Segment Start: Provided information
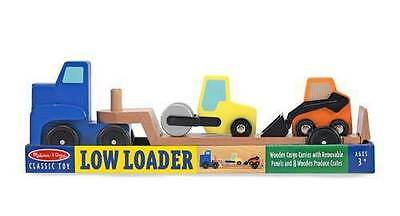 Melissa and Doug 14550 Low Loader Wooden Toy Set Childrens Kids Play Age 3+ New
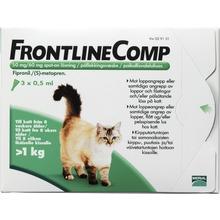 Frontline Comp Comp - Spot-on, lösning 50 mg/60 mg 3 x 0,5 milliliter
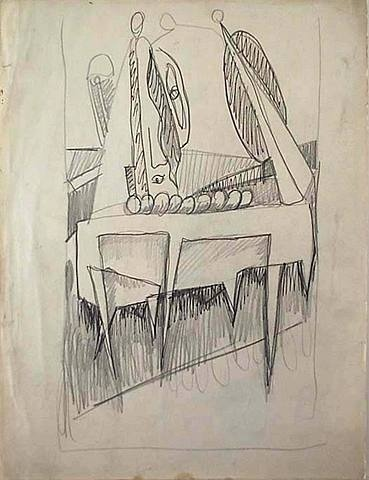 "Mark Rothko, Untitled, Study related to ""Sacrifice of Iphigenia"" (recto); Study related to ""The Omen"" (verso), 1942-43"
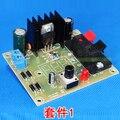 2016 Placa de Circuito Electrónico Kit Kit DIY Regulada de Voltaje Step-down fuente de Alimentación Ajustable LM317 Suite Módulo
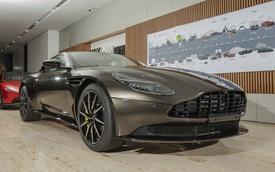Chi tiết Aston Martin DB11 màu Kopi Bronze độc nhất Việt Nam vừa về đại lý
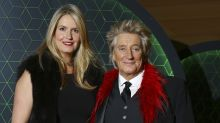 Penny Lancaster: I had to show kindness to all Rod Stewart's exes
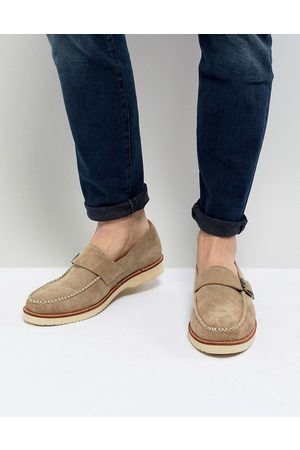Farah Ramone Suede Monk Shoes With Chunky Sole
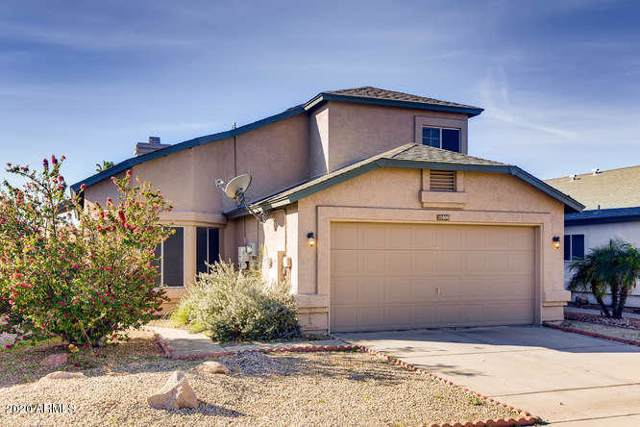 15300 N 85TH Drive, Peoria, AZ 85381 (MLS #6020033) :: The Kenny Klaus Team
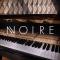 Native Instruments Noire v1.0.0 KONTAKT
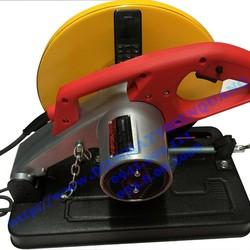 Máy cắt sắt KIPOR 1800w cắt bàn 355mm chuyên dụng
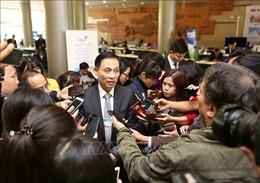 Thứ trưởng Lê Hoài Trung: Việt Nam đã nỗ lực kiến tạo hòa bình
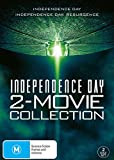 Independence Day / Independence Day Resurgence | Roland Emmerich's | NON-USA Format | PAL | Region 4 Import - Australia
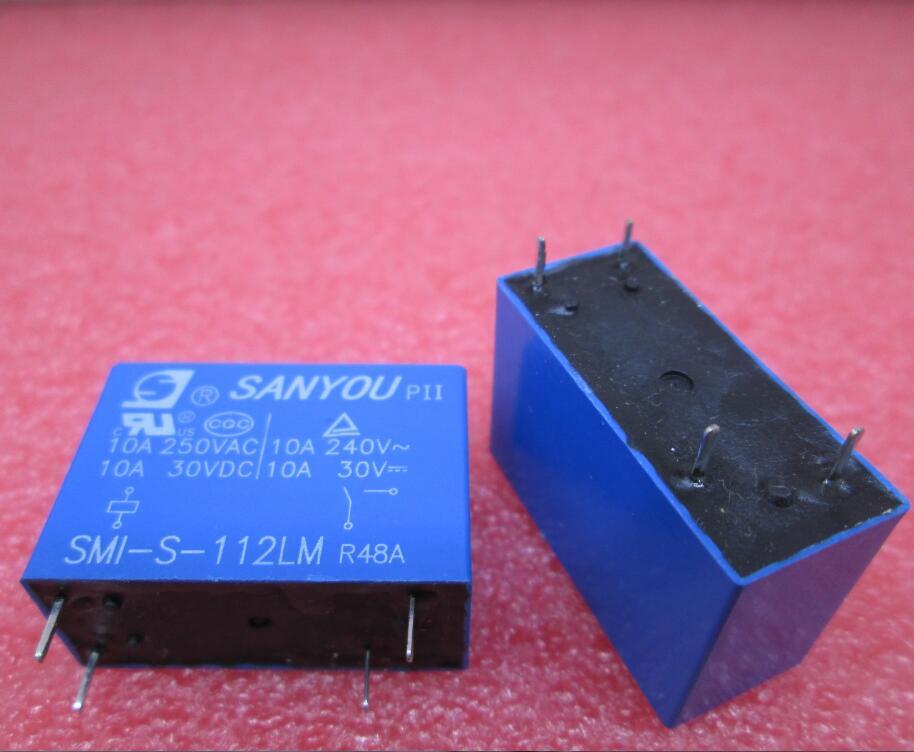 HOT NEW relay SMI-S-112LM SMI-S SMI 112LM 12VDC 10A 250VAC DC12V 12v DIP4 new 12v relay nt73 2c 12 dc12v nt73 2c s12 dc12v nt73 2c 12 12vdc nt732cs12 dc12v 12vdc 12v 6a 250vac 5pin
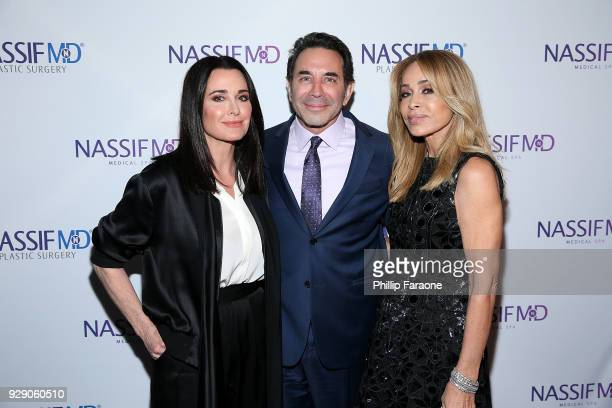 Kyle Richards Dr Paul Nassif and Faye Resnick arrive for Dr Paul Nassif's unveiling of his new medical spa with grand opening and ribboncutting...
Segment End: Provided information
## Work to complete
Starting at the line containing "Independence Day /" and stopping at the line containing "HOT NEW relay", output every line above exactly, both ends included, with pictures omitted.

## Reply to the task
 Independence Day / Independence Day Resurgence | Roland Emmerich's | NON-USA Format | PAL | Region 4 Import - Australia
 HOT NEW relay SMI-S-112LM SMI-S SMI 112LM 12VDC 10A 250VAC DC12V 12v DIP4 new 12v relay nt73 2c 12 dc12v nt73 2c s12 dc12v nt73 2c 12 12vdc nt732cs12 dc12v 12vdc 12v 6a 250vac 5pin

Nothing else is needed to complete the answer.